## Set problem 1
Can you repeat the dataset records line for line, word for word, leaving the pictures out?

━━━━━ Extract to read

Now that indie music has increasingly begun to incorporate pop music into its life, we've found ourselves at an interesting crossroad, where the underground no longer has any fear of selling out or sounding too corporate; instead, bands have folded Top 40 sounds into their brand of uncompromising idiosyncrasy, resulting in the lo-fi R&B of How To Dress Well and others. Weirder still, though, is a band like Sister Girlfriend, which smashes together the blue-eyed soul of H&O with the frantic house music of two decades ago. It's experimental in the oddest way: not charting new ground, but taking two sounds and violently spinning them in a centrifuge to see which comes out on top.

"Sister Girlfriend started out as a duo between David Balatero, who plays bass, and I," says keyboardist Rob Hanlon. "Eventually, we added our friend, Ryan Batie, on vocals, and did five or six tracks in the studio. ... When we started out, we wanted to be a Prince-style funk band, which is why we're called Sister Girlfriend - it's named after two Prince songs: ‘Sister' and ‘I Wish I Was Your Girlfriend.' ... We started out with more production-heavy stuff, but we've since moved on to a more organic approach. There's no unifying concept that we try and go for; we just try and write music together."

The music that emerges from Sister Girlfriend is full of push-and-pull contradictions. If you were to look at their submission for the Tiny Desk Concert contest submission, what you would find would be a baby-making band, full of sultry notes to carry you through the dark night. On another song, you'll find Batie doing his best Daryl Hall, while accompanied by jittery house music. It's an odd combination that belittles both elements, thus rendering the whole enterprise something completely separate from the sum of its parts.

"We try to write around Ryan's vocals, and just see what sounds we can make," says Hanlon. "We're working on an EP right now that definitely has a more unified aesthetic. All of the stuff on our SoundCloud is us just trying to find out where we're going. ... We have a wide variety of styles that we draw on. We have pretty Steely Dan-y pop songs, and we have a house song that we also play, but it all comes together because we have this earnest aesthetic and we keep Ryan's vocals the center."

I had to ask about sincerity, with Sister Girlfriend. In this day and age, heavily referencing a canonically uncool band like Hall & Oates sends up hipster red flags. Still, Hanlon insists that their blue-eyed soul is being played perfectly straight, which bolsters the music and sends it sailing beyond the realms of ironic detachment. What we're left with is pure, unadorned, baby-making music. Take it at face value and sashay up to someone.

━━━━━━━━━━
━━━━━ Listed records

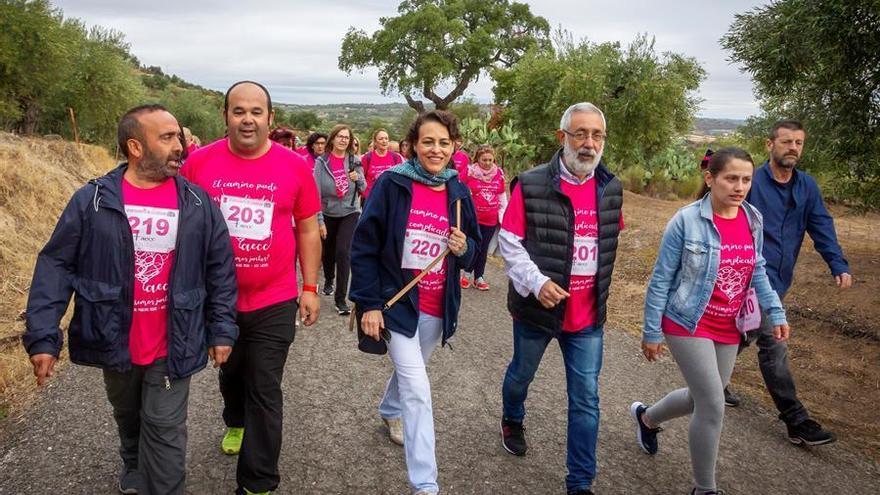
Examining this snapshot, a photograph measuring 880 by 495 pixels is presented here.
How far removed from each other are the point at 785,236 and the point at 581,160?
1984 millimetres

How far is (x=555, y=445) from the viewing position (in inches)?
163

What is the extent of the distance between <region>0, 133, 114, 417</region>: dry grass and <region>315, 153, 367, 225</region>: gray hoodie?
3062mm

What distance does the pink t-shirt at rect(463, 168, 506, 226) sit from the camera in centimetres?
807

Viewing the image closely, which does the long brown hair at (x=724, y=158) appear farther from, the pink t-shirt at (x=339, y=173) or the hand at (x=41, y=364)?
the pink t-shirt at (x=339, y=173)

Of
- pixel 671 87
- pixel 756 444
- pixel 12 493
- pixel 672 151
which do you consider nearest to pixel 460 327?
pixel 756 444

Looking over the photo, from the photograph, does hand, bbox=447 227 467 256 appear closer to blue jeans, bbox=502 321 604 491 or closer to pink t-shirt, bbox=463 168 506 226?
blue jeans, bbox=502 321 604 491

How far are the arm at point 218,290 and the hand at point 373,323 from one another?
0.66 metres

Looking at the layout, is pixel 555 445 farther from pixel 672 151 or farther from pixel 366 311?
pixel 672 151

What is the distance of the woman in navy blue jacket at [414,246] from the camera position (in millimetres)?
3322

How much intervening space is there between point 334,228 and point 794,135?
4.66 m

━━━━━━━━━━

## Set problem 2
In the article on Sister Girlfriend, which two Prince songs gave the band its name?

## Full answer 1
Examining this snapshot, a photograph measuring 880 by 495 pixels is presented here.
How far removed from each other are the point at 785,236 and the point at 581,160?
1984 millimetres

How far is (x=555, y=445) from the viewing position (in inches)?
163

What is the extent of the distance between <region>0, 133, 114, 417</region>: dry grass and <region>315, 153, 367, 225</region>: gray hoodie?
3062mm

What distance does the pink t-shirt at rect(463, 168, 506, 226) sit from the camera in centimetres?
807

Viewing the image closely, which does the long brown hair at (x=724, y=158) appear farther from, the pink t-shirt at (x=339, y=173) or the hand at (x=41, y=364)?
the pink t-shirt at (x=339, y=173)

Of
- pixel 671 87
- pixel 756 444
- pixel 12 493
- pixel 672 151
which do you consider nearest to pixel 460 327?
pixel 756 444

Looking over the photo, from the photograph, does hand, bbox=447 227 467 256 appear closer to blue jeans, bbox=502 321 604 491 or closer to pink t-shirt, bbox=463 168 506 226?
blue jeans, bbox=502 321 604 491

How far are the arm at point 218,290 and the hand at point 373,323 from one another?
0.66 metres

Looking at the layout, is pixel 555 445 farther from pixel 672 151 or farther from pixel 366 311?
pixel 672 151

What is the distance of the woman in navy blue jacket at [414,246] from the camera position (in millimetres)?
3322

How much intervening space is there between point 334,228 and point 794,135?
4.66 m

## Full answer 2
"Sister" and "I Wish I Was Your Girlfriend"